#### [Aim]
Nothing in the data should change when you return it, but leave the pictures out.

[start of Listed records]

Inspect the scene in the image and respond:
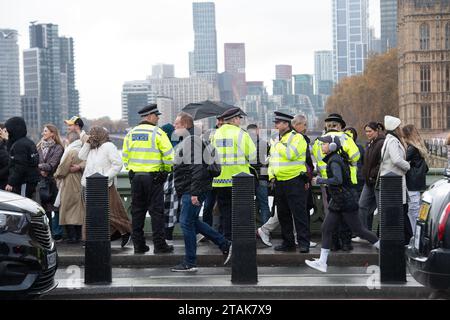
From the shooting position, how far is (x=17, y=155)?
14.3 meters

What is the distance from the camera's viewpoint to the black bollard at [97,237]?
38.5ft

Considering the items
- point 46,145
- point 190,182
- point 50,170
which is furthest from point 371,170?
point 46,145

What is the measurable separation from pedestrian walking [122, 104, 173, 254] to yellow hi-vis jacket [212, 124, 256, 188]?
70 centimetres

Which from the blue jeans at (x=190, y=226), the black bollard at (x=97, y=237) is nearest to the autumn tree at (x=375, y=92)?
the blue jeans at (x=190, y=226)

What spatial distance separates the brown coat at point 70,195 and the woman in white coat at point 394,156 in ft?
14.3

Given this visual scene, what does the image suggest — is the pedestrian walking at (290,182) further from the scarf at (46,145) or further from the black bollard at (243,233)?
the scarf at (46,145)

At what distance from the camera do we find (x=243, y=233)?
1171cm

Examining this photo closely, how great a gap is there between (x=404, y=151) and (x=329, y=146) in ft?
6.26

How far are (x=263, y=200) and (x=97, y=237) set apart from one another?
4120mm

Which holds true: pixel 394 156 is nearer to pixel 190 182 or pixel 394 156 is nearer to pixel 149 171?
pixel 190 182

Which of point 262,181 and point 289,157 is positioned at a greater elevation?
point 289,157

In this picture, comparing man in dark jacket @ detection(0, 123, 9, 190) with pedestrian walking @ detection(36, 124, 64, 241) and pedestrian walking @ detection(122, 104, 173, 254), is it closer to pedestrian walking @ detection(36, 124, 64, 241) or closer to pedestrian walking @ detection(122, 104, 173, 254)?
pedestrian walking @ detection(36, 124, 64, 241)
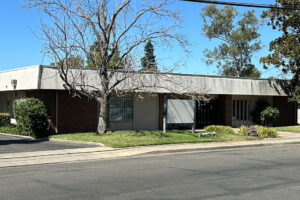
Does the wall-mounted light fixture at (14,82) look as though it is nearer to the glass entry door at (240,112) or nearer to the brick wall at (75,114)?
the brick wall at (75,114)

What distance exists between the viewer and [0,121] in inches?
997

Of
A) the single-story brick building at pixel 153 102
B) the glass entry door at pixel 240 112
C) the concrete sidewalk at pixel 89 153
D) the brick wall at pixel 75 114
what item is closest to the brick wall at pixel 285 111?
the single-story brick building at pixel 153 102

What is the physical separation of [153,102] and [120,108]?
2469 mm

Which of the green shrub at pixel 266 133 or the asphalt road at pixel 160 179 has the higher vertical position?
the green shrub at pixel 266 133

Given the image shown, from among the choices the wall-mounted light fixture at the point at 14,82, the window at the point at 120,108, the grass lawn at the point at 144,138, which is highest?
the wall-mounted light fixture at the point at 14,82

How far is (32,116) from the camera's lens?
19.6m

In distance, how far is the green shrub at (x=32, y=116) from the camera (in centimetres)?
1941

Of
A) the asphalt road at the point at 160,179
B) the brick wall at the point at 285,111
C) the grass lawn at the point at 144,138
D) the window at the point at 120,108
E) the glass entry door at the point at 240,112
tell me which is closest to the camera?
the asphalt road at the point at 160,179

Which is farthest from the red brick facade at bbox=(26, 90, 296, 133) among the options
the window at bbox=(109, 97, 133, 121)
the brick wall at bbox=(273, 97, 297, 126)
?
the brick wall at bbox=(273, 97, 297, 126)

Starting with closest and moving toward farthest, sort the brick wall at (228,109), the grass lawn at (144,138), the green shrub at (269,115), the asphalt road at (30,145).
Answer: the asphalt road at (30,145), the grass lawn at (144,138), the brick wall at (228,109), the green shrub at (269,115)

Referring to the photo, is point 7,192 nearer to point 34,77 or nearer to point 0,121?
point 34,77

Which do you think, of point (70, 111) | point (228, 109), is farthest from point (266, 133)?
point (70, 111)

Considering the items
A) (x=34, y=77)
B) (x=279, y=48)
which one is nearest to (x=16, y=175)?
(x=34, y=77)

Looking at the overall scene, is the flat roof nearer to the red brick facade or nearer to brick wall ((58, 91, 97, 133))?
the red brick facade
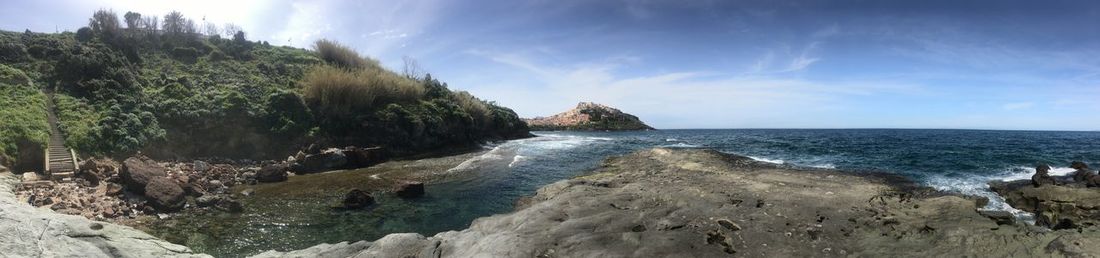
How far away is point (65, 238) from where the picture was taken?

[end of Listed records]

#### [Answer to the exercise]
Inspect the scene in the image and respond:
From the shooting position, how far is (x=17, y=155)?
14.3 meters

What is the distance from the camera's viewpoint to the black bollard at [97,237]?
38.5ft

Considering the items
- point 46,145
- point 190,182
- point 50,170
which is furthest from point 371,170?
point 46,145

What is the measurable separation from pedestrian walking [122, 104, 173, 254] to yellow hi-vis jacket [212, 124, 256, 188]?
70 centimetres

Which from the blue jeans at (x=190, y=226), the black bollard at (x=97, y=237) is nearest to the autumn tree at (x=375, y=92)?
the blue jeans at (x=190, y=226)

What spatial distance separates the brown coat at point 70,195 and the woman in white coat at point 394,156 in ft?
14.3

Given this visual scene, what does the image suggest — is the pedestrian walking at (290,182) further from the scarf at (46,145) or further from the black bollard at (243,233)?
the scarf at (46,145)

At what distance from the camera do we find (x=243, y=233)?
1171cm

Examining this photo closely, how great a gap is there between (x=404, y=151) and (x=329, y=146) in ft?
6.26

How far are (x=263, y=200) and (x=97, y=237) set apart from one another?
4120mm

Which holds true: pixel 394 156 is nearer to pixel 190 182 or pixel 394 156 is nearer to pixel 149 171?
pixel 190 182

Which of point 262,181 and point 289,157 is positioned at a greater elevation?
point 289,157

In this picture, comparing man in dark jacket @ detection(0, 123, 9, 190) with pedestrian walking @ detection(36, 124, 64, 241) and pedestrian walking @ detection(122, 104, 173, 254), is it closer to pedestrian walking @ detection(36, 124, 64, 241) or closer to pedestrian walking @ detection(122, 104, 173, 254)?
pedestrian walking @ detection(36, 124, 64, 241)
Does the wall-mounted light fixture at (14,82) look as though it is nearer to the glass entry door at (240,112) or nearer to the brick wall at (75,114)?
the brick wall at (75,114)

What distance exists between the viewer and [0,121] in inches?
997

Of
A) the single-story brick building at pixel 153 102
B) the glass entry door at pixel 240 112
C) the concrete sidewalk at pixel 89 153
D) the brick wall at pixel 75 114
what item is closest to the brick wall at pixel 285 111?
the single-story brick building at pixel 153 102

What is the physical separation of [153,102] and [120,108]?
2469 mm

Which of the green shrub at pixel 266 133 or the asphalt road at pixel 160 179 has the higher vertical position?
the green shrub at pixel 266 133

Given the image shown, from among the choices the wall-mounted light fixture at the point at 14,82, the window at the point at 120,108, the grass lawn at the point at 144,138, which is highest?
the wall-mounted light fixture at the point at 14,82

How far is (32,116) from the camera's lens?
19.6m

In distance, how far is the green shrub at (x=32, y=116) from the camera (in centimetres)?
1941

Of
A) the asphalt road at the point at 160,179
B) the brick wall at the point at 285,111
C) the grass lawn at the point at 144,138
D) the window at the point at 120,108
E) the glass entry door at the point at 240,112
tell me which is closest to the camera?
the asphalt road at the point at 160,179

Which is farthest from the red brick facade at bbox=(26, 90, 296, 133) among the options
the window at bbox=(109, 97, 133, 121)
the brick wall at bbox=(273, 97, 297, 126)
?
the brick wall at bbox=(273, 97, 297, 126)

Starting with closest and moving toward farthest, sort the brick wall at (228,109), the grass lawn at (144,138), the green shrub at (269,115), the asphalt road at (30,145).
Answer: the asphalt road at (30,145), the grass lawn at (144,138), the brick wall at (228,109), the green shrub at (269,115)

Referring to the photo, is point 7,192 nearer to point 34,77 or nearer to point 0,121?
point 34,77

Which do you think, of point (70, 111) | point (228, 109), is farthest from point (266, 133)?
point (70, 111)

Considering the items
A) (x=34, y=77)
B) (x=279, y=48)
which one is nearest to (x=16, y=175)?
(x=34, y=77)

Looking at the overall scene, is the flat roof nearer to the red brick facade or nearer to brick wall ((58, 91, 97, 133))?
the red brick facade
How far away is point (65, 238) from where the picture was taken?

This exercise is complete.